As part of this attack, the actor embedded an OLE object into a specially crafted RTF file to execute commands on the victim system. The embedded objects (inteldriverupd1.sct, task.bat, decoy.doc, exe.exe, and 2nd.bat) pose as legitimate software to gain the intended victim’s trust.

The inteldriverupd1.sct file leverages Windows Script Component and creates a new object, which next runs the task.bat script to check for a block.txt file in the temp directory, create the file if it doesn’t exist, and start 2nd.bat before deleting itself.

The 2nd.bat script starts the main exe file and kills the Word process, then deletes the Resiliency directory from registry to hide its tracks and prevent recovery of the document. The script also deletes other tracks of presence. Decoy.doc is displayed to the user after infection.

At the time of execution, the threat was observed connecting to hxxp://goog[.]com/newbuild/t.php?stats=send&thread=0, security researcher Wojciech reveals.

Written in C#, the exe.exe file shows multiple layers of obfuscation, the first being the DeepSea algorithm, followed by simple XOR and Modulo operations. Deobfuscation reveals a new file with many embedded images in its resources. These are used in the next stage.

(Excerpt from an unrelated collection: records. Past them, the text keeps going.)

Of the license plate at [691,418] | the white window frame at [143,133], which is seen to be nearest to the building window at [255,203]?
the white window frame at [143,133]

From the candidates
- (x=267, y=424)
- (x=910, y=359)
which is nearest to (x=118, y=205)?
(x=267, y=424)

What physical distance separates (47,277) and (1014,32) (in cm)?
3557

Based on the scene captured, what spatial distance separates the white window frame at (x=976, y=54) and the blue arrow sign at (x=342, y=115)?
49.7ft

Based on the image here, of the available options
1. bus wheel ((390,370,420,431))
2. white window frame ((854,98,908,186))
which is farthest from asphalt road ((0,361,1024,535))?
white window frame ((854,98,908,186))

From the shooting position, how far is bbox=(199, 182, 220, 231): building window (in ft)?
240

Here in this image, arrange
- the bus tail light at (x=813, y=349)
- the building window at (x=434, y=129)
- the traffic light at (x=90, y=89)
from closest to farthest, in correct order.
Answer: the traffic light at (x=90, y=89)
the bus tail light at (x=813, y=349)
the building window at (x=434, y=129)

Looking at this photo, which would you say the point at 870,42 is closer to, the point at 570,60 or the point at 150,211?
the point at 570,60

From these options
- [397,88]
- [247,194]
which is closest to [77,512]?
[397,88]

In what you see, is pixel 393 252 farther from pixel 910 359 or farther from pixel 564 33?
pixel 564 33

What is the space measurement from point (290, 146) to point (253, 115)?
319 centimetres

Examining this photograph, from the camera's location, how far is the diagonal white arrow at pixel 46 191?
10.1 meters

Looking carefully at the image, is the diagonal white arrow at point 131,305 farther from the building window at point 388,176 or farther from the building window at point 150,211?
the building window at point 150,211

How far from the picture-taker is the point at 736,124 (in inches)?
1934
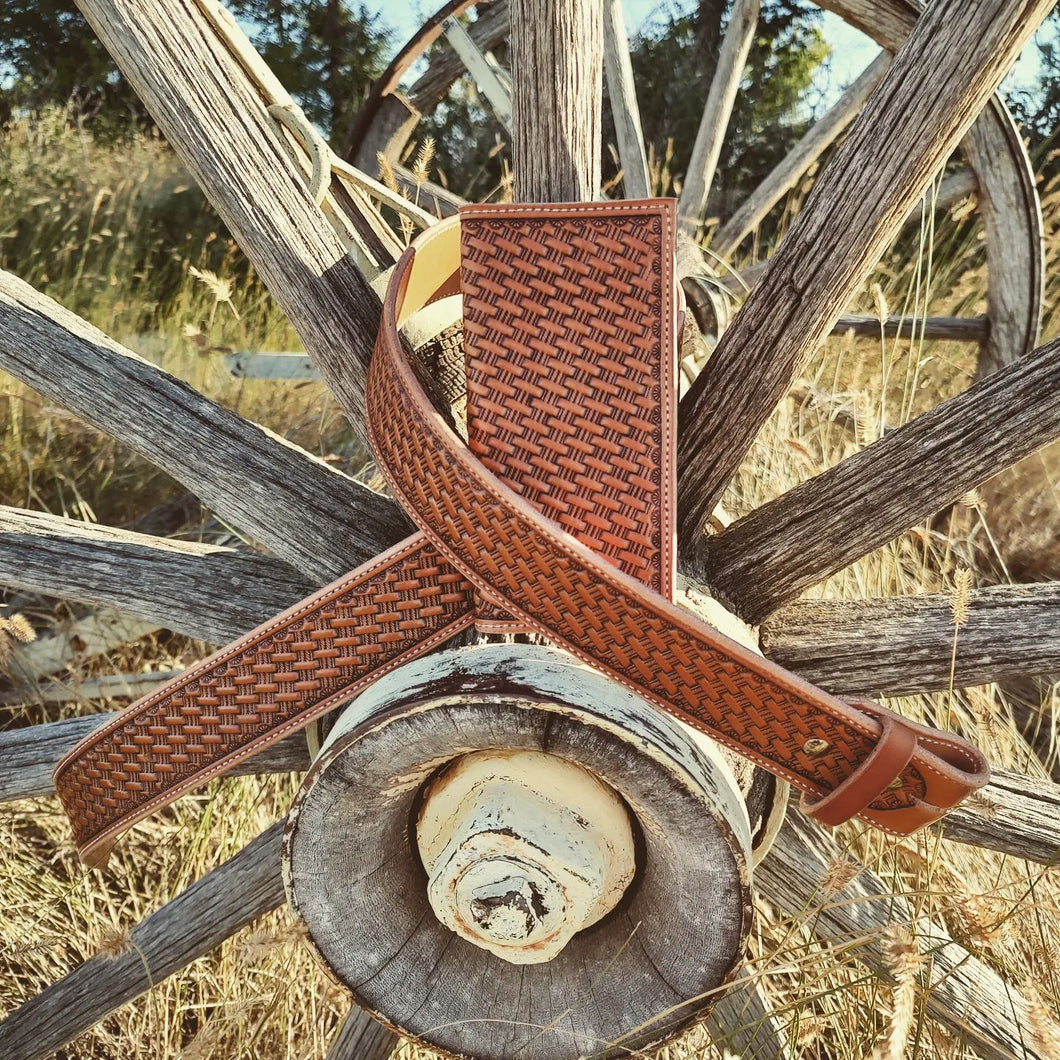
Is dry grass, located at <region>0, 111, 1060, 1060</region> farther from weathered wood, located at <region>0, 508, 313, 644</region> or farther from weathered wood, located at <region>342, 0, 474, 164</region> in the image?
weathered wood, located at <region>342, 0, 474, 164</region>

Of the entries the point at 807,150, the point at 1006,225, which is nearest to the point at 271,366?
the point at 807,150

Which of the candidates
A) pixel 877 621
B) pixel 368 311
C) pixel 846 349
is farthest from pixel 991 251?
pixel 368 311

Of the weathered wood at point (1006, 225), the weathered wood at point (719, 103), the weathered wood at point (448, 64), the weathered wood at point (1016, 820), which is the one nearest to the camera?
the weathered wood at point (1016, 820)

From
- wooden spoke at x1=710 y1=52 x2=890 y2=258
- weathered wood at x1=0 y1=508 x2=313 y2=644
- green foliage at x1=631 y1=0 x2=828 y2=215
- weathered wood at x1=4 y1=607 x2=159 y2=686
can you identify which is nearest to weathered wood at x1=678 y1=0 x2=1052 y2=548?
weathered wood at x1=0 y1=508 x2=313 y2=644

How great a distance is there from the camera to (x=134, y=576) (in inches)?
61.5

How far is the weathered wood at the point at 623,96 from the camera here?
8.66 ft

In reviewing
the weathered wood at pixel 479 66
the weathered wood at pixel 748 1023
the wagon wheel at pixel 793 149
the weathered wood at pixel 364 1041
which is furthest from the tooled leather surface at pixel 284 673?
the weathered wood at pixel 479 66

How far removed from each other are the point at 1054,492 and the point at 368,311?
2.50 metres

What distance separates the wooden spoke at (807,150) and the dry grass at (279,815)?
46cm

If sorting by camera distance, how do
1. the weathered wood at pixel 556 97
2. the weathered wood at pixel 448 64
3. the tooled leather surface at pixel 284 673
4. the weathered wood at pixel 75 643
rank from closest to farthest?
1. the tooled leather surface at pixel 284 673
2. the weathered wood at pixel 556 97
3. the weathered wood at pixel 75 643
4. the weathered wood at pixel 448 64

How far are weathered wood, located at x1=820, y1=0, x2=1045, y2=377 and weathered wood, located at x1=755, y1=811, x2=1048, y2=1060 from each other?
5.69 feet

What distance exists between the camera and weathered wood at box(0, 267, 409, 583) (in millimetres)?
1523

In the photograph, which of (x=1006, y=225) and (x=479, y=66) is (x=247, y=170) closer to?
(x=479, y=66)

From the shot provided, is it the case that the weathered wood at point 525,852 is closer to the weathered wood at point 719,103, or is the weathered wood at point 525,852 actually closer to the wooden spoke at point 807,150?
the weathered wood at point 719,103
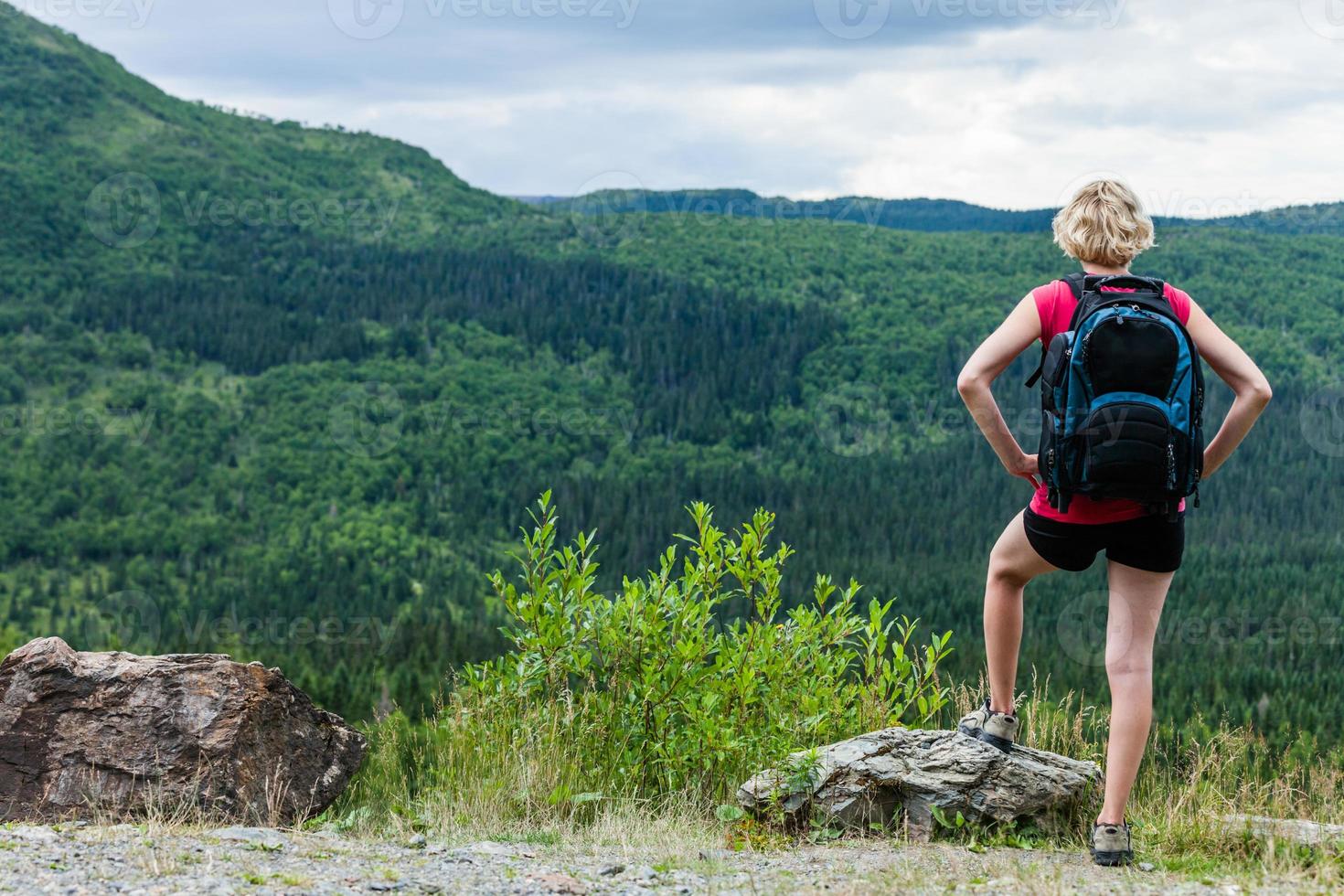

Next, the researcher found a .Net file featuring encrypted strings. This layer is meant to decrypt another file and store it in dictionary with other information related to malware configuration. For that, it retrieves said images from resources, changes them into memory stream, decrypts them, and adds them to dictionary.

During execution, the threat also checks for the configuration from dictionary and calls the appropriate function. These functions allow it to, among others, check if it runs in a virtual environment and copy itself to the start menu.

At the last stage of the attack, a new variant of Betabot is deployed. The sample contains some anti-debugging and anti-virtualization tricks, then initiates communication with a domain, likely for tracking purposes. The researcher also noticed some redirections using said tracking values, likely meant to earn some additional money from an affiliate program.

The malware also communicates with a command and control (C&C) server at onedriveservice[.]com, which is clearly not a genuine Microsoft domain.